Source data Start Marker
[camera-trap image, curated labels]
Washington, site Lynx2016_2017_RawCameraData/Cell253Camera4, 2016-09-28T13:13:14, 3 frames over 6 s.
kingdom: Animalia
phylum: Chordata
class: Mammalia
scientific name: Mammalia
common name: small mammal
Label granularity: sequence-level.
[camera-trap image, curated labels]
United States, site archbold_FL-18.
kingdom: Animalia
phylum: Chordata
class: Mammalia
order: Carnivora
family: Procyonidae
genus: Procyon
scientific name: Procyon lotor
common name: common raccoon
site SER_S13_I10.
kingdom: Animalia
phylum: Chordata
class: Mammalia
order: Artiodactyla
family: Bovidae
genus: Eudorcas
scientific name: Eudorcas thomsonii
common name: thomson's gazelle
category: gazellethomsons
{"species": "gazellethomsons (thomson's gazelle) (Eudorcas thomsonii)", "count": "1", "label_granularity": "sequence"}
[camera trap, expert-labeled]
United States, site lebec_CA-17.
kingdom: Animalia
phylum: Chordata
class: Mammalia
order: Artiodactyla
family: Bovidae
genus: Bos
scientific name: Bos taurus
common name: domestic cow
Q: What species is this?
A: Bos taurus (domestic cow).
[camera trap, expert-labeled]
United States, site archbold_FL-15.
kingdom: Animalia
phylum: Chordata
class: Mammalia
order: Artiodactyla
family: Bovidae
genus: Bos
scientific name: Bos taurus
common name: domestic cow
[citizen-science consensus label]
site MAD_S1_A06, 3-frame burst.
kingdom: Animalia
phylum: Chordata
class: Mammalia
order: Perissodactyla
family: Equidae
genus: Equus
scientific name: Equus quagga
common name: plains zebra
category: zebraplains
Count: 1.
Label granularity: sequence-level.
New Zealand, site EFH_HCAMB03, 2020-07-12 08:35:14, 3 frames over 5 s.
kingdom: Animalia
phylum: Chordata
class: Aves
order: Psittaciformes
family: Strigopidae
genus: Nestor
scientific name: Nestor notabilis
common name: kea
Source data End Marker
Assignment |
Make an exact copy of all the entries above.

Answer box |
[camera-trap image, curated labels]
Washington, site Lynx2016_2017_RawCameraData/Cell253Camera4, 2016-09-28T13:13:14, 3 frames over 6 s.
kingdom: Animalia
phylum: Chordata
class: Mammalia
scientific name: Mammalia
common name: small mammal
Label granularity: sequence-level.
[camera-trap image, curated labels]
United States, site archbold_FL-18.
kingdom: Animalia
phylum: Chordata
class: Mammalia
order: Carnivora
family: Procyonidae
genus: Procyon
scientific name: Procyon lotor
common name: common raccoon
site SER_S13_I10.
kingdom: Animalia
phylum: Chordata
class: Mammalia
order: Artiodactyla
family: Bovidae
genus: Eudorcas
scientific name: Eudorcas thomsonii
common name: thomson's gazelle
category: gazellethomsons
{"species": "gazellethomsons (thomson's gazelle) (Eudorcas thomsonii)", "count": "1", "label_granularity": "sequence"}
[camera trap, expert-labeled]
United States, site lebec_CA-17.
kingdom: Animalia
phylum: Chordata
class: Mammalia
order: Artiodactyla
family: Bovidae
genus: Bos
scientific name: Bos taurus
common name: domestic cow
Q: What species is this?
A: Bos taurus (domestic cow).
[camera trap, expert-labeled]
United States, site archbold_FL-15.
kingdom: Animalia
phylum: Chordata
class: Mammalia
order: Artiodactyla
family: Bovidae
genus: Bos
scientific name: Bos taurus
common name: domestic cow
[citizen-science consensus label]
site MAD_S1_A06, 3-frame burst.
kingdom: Animalia
phylum: Chordata
class: Mammalia
order: Perissodactyla
family: Equidae
genus: Equus
scientific name: Equus quagga
common name: plains zebra
category: zebraplains
Count: 1.
Label granularity: sequence-level.
New Zealand, site EFH_HCAMB03, 2020-07-12 08:35:14, 3 frames over 5 s.
kingdom: Animalia
phylum: Chordata
class: Aves
order: Psittaciformes
family: Strigopidae
genus: Nestor
scientific name: Nestor notabilis
common name: kea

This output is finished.